* **Work to do**
Return only the lines starting at the line that contains "Here, is the" and ending with the final line of the listing; include both endpoints.

[Saved entries]
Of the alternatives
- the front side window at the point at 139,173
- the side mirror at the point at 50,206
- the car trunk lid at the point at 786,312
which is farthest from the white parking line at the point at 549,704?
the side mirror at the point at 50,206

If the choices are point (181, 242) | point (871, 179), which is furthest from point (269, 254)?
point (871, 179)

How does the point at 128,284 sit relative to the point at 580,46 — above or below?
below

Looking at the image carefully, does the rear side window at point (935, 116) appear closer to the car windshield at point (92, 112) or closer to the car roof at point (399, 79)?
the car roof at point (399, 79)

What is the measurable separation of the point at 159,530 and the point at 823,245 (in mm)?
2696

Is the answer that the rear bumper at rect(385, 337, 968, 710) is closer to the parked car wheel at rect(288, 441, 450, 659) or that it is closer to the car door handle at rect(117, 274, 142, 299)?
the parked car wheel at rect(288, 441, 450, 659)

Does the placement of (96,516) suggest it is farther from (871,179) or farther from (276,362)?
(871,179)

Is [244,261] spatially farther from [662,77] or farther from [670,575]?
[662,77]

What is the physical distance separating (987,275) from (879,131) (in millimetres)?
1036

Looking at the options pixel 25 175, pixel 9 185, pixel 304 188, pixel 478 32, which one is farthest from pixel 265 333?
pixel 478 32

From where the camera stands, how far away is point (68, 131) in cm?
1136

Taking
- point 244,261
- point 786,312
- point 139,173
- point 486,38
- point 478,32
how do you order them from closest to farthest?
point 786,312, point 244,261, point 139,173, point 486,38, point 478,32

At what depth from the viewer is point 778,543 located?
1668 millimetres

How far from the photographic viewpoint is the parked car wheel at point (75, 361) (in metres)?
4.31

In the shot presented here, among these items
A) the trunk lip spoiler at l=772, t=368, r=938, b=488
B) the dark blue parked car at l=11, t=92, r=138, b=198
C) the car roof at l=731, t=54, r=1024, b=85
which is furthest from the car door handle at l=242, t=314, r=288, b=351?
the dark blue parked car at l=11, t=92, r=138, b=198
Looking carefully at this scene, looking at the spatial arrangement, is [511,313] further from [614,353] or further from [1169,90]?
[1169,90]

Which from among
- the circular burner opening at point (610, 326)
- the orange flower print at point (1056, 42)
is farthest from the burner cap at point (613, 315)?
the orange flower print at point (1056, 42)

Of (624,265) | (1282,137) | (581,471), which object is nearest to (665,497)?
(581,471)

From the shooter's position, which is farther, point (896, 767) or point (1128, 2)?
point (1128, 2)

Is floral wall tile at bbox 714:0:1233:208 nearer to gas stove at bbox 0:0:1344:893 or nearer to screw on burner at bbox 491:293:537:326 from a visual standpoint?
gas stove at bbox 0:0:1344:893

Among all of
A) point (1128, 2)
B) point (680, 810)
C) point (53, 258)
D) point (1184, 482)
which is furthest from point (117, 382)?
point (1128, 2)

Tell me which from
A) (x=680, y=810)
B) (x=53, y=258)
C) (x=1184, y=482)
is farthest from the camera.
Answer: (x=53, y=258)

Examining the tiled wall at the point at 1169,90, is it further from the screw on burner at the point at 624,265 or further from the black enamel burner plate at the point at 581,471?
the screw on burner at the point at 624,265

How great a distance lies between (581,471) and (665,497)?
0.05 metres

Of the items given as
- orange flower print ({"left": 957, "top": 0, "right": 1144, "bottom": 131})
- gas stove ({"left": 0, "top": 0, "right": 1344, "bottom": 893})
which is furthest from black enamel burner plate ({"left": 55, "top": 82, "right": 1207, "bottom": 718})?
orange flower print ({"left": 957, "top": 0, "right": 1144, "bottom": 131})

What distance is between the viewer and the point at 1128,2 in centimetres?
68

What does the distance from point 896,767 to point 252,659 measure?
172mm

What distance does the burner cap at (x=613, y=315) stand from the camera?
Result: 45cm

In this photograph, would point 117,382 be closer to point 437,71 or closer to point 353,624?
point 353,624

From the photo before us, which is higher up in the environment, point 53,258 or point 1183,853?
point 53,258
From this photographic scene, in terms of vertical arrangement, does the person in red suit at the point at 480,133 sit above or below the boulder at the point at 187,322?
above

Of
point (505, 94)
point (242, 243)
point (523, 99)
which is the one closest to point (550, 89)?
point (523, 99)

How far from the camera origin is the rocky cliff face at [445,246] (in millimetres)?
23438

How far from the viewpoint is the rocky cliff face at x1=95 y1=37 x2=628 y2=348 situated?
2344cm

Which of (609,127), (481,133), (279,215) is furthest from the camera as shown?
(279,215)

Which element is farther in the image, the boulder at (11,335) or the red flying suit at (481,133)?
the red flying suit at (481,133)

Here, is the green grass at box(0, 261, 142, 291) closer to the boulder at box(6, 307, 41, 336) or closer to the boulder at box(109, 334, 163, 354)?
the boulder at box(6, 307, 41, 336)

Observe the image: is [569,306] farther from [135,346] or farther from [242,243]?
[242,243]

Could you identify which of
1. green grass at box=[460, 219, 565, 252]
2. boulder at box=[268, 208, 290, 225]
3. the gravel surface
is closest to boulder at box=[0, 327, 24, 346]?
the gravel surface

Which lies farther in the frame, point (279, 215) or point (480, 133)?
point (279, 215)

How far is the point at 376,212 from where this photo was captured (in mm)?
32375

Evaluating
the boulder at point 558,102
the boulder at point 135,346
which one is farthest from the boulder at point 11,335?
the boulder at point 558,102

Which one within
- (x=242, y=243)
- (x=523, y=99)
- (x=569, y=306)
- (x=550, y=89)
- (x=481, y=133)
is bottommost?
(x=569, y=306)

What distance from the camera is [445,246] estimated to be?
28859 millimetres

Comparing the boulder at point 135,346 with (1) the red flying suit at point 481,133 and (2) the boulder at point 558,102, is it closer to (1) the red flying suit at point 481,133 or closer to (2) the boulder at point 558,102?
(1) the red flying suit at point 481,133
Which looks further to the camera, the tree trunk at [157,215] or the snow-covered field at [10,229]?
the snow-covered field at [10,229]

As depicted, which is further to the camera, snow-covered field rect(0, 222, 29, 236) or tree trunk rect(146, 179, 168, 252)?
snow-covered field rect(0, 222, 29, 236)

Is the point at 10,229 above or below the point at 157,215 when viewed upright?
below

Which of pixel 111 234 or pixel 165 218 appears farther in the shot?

* **Response to the exercise**
Here, is the green grass at box(0, 261, 142, 291) closer to the boulder at box(6, 307, 41, 336) or closer to the boulder at box(109, 334, 163, 354)?
the boulder at box(6, 307, 41, 336)

Observe the image: is [569,306] farther from [135,346] or farther from [242,243]?
[242,243]

Could you identify which of
1. green grass at box=[460, 219, 565, 252]
2. boulder at box=[268, 208, 290, 225]
3. the gravel surface
is closest to boulder at box=[0, 327, 24, 346]?
the gravel surface

Which lies farther in the frame, point (279, 215) or point (480, 133)?
point (279, 215)

How far is the point at 376,212 from where this photo was captured (in mm)?
32375

Evaluating
the boulder at point 558,102
the boulder at point 135,346
which one is farthest from the boulder at point 11,335?
the boulder at point 558,102

Which one within
- (x=242, y=243)
- (x=523, y=99)
- (x=569, y=306)
- (x=550, y=89)
- (x=481, y=133)
is bottommost?
(x=569, y=306)

What distance from the camera is [445,246] estimated to be?
28859 millimetres

Comparing the boulder at point 135,346 with (1) the red flying suit at point 481,133 and (2) the boulder at point 558,102, is it closer to (1) the red flying suit at point 481,133 or closer to (2) the boulder at point 558,102?
(1) the red flying suit at point 481,133
Which looks further to the camera, the tree trunk at [157,215] or the snow-covered field at [10,229]?
the snow-covered field at [10,229]

As depicted, which is further to the camera, snow-covered field rect(0, 222, 29, 236) or tree trunk rect(146, 179, 168, 252)?
snow-covered field rect(0, 222, 29, 236)

Is the point at 10,229 above or below the point at 157,215 when viewed upright?
below

Which of pixel 111 234 or pixel 165 218 appears farther in the shot?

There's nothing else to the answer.